TOKYO (Reuters) - Japan posted its smallest current account surplus on record last year, throwing the spotlight back on Tokyo's ability to service its huge debt and exposing a danger point in an economy starting to find its feet after years of underperformance.
The world's third-biggest economy sped past many of its Group of seven counterparts in 2013 spurred by an aggressive mix of fiscal and monetary expansionary policies.
But a deteriorating external position has cast a shadow on the recovery as policy makers worry that the economy may falter if exports do not regain momentum.
"The government doesn't seem to be placing much emphasis on fiscal discipline," said Shuji Tonouchi, senior fixed income strategist at Mitsubishi UFJ Morgan Stanley Securities.
"This makes the combination of rising debt and a weak current account balance an uncomfortable prospect."
The Ministry of Finance data on Monday also showed the current account balance for December slid to the largest deficit on record as exporters have failed to reap the benefits of a weak currency.
At the same time the energy import bill has risen sharply as Japan's nuclear power plants are idled following the Fukushima nuclear accident three years ago.
For 2013, Japan's current account recorded a 3.3 trillion yen surplus, the data showed. This was the smallest surplus in comparable data available from 1985.
The narrowing surplus is a concern especially as the nation's huge debt continues to raise servicing costs.
In a sign of Japan's looming fiscal pain, government debt rose to a record 1,017 trillion yen last year, the finance ministry said on Monday. It cemented Japan's ranking as the most indebted country in the industrialised world.
In the past, many economists argued that high debts would not trigger a crisis, because Japan's ample current account surplus made it a net creditor to the world.
Now that the current account surplus is deteriorating, this could draw unwanted attention to the debt pile and on Japan's ability to service it.
Years of fiscal stimulus to revive a stagnant economy and surging social welfare costs for a rapidly ageing population have saddled Japan with the worst ratio of government debt to gross domestic product.
Increased welfare costs forced Prime Minister Shinzo Abe to go ahead with a scheduled two-stage sales tax hike from April this year, which is seen as a necessary first step in fixing Japan's tattered finances.

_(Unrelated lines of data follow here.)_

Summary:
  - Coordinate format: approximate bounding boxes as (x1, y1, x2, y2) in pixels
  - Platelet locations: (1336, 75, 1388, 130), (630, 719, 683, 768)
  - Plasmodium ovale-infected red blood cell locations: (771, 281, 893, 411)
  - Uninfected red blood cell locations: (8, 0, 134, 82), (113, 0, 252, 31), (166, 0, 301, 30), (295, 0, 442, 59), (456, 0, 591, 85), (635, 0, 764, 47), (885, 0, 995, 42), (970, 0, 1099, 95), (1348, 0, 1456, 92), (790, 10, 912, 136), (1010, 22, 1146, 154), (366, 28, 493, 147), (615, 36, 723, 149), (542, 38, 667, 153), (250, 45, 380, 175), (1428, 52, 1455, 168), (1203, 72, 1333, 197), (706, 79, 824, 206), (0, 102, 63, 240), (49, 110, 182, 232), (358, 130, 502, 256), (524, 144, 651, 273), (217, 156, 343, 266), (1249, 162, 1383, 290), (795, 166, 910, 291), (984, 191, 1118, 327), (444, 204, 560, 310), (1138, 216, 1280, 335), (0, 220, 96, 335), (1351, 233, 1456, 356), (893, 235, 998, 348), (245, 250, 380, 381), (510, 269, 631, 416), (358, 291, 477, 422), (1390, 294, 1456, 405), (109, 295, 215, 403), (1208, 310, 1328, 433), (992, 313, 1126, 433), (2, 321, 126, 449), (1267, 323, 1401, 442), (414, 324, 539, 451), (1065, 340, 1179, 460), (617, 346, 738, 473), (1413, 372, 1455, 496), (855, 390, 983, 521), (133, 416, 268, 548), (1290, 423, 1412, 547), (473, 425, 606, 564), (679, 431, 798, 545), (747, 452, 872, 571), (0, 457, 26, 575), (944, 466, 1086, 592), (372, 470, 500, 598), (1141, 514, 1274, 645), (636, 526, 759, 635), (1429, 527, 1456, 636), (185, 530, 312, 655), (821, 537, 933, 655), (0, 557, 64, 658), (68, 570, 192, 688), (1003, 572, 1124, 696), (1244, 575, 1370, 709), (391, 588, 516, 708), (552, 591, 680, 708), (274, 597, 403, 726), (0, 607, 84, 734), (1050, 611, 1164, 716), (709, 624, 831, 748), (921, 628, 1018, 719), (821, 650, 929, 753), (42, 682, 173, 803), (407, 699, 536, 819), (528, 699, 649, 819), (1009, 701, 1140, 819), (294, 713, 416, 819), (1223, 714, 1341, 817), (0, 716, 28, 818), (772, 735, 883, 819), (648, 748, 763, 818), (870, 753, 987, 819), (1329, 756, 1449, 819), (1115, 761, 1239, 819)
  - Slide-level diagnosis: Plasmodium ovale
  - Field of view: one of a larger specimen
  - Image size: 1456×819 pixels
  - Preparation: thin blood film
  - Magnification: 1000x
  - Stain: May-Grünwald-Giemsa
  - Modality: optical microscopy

Analysts don't see an imminent threat of a debt crisis. Yields on Japanese government bonds are very low, with the JGB market still dominated by Japanese savers and institutions rather than by fickle foreigners who would demand higher yields.
And the Bank of Japan continues to buy massive amounts of JGBs as part of its quantitative easing programme launched in April last year to beat deflation and spark 2 percent inflation in less than 2 years.
Many policy makers expected a falling yen would push up exports and support the economy but lacklustre external demand and declining competitiveness have hampered the trade sector.
The uneven recovery may prompt officials to consider other options to keep economic growth on track, some analysts say.
"Gains in exports are weaker than I expected, reflecting declining competitiveness," said Hiroaki Muto, senior economist at Sumitomo Mitsui Asset Management Co.
"The current account can remain in surplus, but the surplus will be small. This is an economic headwind that could place pressure on the government and the BOJ to respond."
Last year imports rose 15.4 percent versus a 9.0 percent gain in exports, the MOF data showed.
In December, the current account deficit stood at a record 638.6 billion yen, against a median forecast for 707.7 billion yen.
The yen has fallen around 23 percent versus the dollar since late 2012, spurred by the Abe government's stimulus policies.
Many in the government also expected the yen's fall to boost exports, but this has largely failed to materialise as Japanese companies are producing more goods outside of the country.
Moreover, Japanese companies have been losing market share to rivals from South Korea and other countries.
In the short run, the economy is likely to boom until at least March as consumers rush to beat the sales tax hike, and many analysts agree with the BOJ's view that the pain from the higher tax will be temporary.
However, weak exports could mean that the rebound is slower than some economists anticipate.